7. Click on the magic wand button and you will see a HTML version of your document. Scroll through until you spot the annoying header. Highlight and copy the offending code. For instance, a repeated title header looks like this: <br><i>The Metamorphosis </i><br>
8. Paste that code into the “Regex Builder” box (pictured). This stands for “regular expression,” a simple piece of code that will tell the program to scrub out the bothersome text. For instance, to get rid of the title header, paste this HTML code into the “Regex” box: <br><i>The Metamorphosis </i><br>
9. In The Metamorphosis, the page number header “3 of 96 The Metamorphosis” dominates the top of every page. Obviously, you don’t want to type a piece of code for every single page number. If there are page numbers, substitute “\d+” for the page number slot to get rid of all the offending numbers–this will tell the program to scrub out every single digit in the code.

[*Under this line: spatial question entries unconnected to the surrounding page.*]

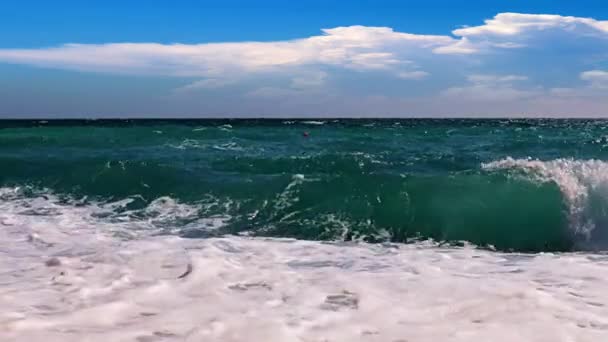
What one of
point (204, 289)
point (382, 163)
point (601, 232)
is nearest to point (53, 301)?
point (204, 289)

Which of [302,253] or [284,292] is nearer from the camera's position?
[284,292]

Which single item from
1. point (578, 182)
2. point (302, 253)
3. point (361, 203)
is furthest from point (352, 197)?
point (578, 182)

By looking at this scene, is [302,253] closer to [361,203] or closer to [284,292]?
[284,292]

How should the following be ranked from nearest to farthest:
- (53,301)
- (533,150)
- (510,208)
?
(53,301), (510,208), (533,150)

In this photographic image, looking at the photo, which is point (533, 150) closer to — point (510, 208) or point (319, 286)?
point (510, 208)

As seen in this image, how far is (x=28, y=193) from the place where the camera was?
1108 cm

The new Regex code looks like this:
<br> \d+ <i>of</i> \d+ <br><hr> <A name=\d+></a><i>The Metamorphosis </i><br>
Here’s the original HTML code, if you want to compare:
<br>3 <i>of</i> 96 <br><hr> <A name=4></a><i>The Metamorphosis </i><br>
10. Once you’ve added all the annoying code bits, hit “OK” and leave the “Replacement Text” box empty. We just want to delete these pieces of text.
11. Now hit “OK” at the bottom right hand of the screen. Calibre will produce a cleaner copy of your PDF that can be read on your eReader like a regular book.
12. If your PDF has other annoying characters mixed in the text like blank spaces, random words or the name of the author, check out Calibre’s handy tutorial: “All About Using Regular Expressions.” You can find special codes for deleting all sorts of extra characters.